### Data shown

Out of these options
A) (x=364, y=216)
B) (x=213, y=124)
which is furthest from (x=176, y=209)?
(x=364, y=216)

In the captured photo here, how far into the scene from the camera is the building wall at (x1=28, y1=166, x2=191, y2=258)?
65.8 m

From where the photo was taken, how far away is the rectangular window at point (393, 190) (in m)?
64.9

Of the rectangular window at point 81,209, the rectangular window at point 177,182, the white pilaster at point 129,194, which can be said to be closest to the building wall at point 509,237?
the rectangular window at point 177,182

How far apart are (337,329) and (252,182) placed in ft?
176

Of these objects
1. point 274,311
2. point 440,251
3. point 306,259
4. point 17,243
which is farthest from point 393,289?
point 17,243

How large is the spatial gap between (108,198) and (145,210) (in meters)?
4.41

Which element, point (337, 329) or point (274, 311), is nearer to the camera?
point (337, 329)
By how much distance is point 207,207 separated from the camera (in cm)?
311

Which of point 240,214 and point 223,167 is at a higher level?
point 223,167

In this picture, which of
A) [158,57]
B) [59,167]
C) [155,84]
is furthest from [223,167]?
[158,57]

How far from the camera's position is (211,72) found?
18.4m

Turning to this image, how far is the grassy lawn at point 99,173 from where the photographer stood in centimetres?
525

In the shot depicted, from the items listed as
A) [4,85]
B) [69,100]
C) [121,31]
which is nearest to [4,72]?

######
### Data shown

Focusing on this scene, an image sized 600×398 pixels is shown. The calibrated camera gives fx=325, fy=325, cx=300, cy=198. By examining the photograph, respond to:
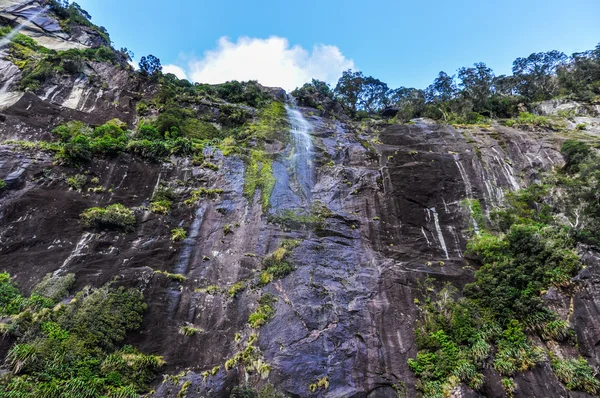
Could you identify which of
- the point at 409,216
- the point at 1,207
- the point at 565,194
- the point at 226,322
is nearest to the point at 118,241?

######
### Data shown

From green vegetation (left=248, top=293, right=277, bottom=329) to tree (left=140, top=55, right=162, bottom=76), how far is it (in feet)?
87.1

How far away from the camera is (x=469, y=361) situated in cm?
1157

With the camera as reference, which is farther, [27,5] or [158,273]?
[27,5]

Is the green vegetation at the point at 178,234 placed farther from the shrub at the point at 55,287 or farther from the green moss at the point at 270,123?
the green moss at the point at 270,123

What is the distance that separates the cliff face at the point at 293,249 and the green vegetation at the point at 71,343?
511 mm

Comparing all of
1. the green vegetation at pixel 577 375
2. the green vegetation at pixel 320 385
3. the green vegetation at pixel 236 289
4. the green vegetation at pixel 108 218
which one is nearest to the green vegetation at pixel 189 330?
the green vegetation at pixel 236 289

######

Turn everything in the records from the line containing "Comparing all of" down to the line containing "which one is" into a JSON list of strings, one string per line, leaving out any blank lines.

[
  "Comparing all of",
  "1. the green vegetation at pixel 577 375",
  "2. the green vegetation at pixel 320 385",
  "3. the green vegetation at pixel 236 289",
  "4. the green vegetation at pixel 108 218",
  "which one is nearest to the green vegetation at pixel 189 330?"
]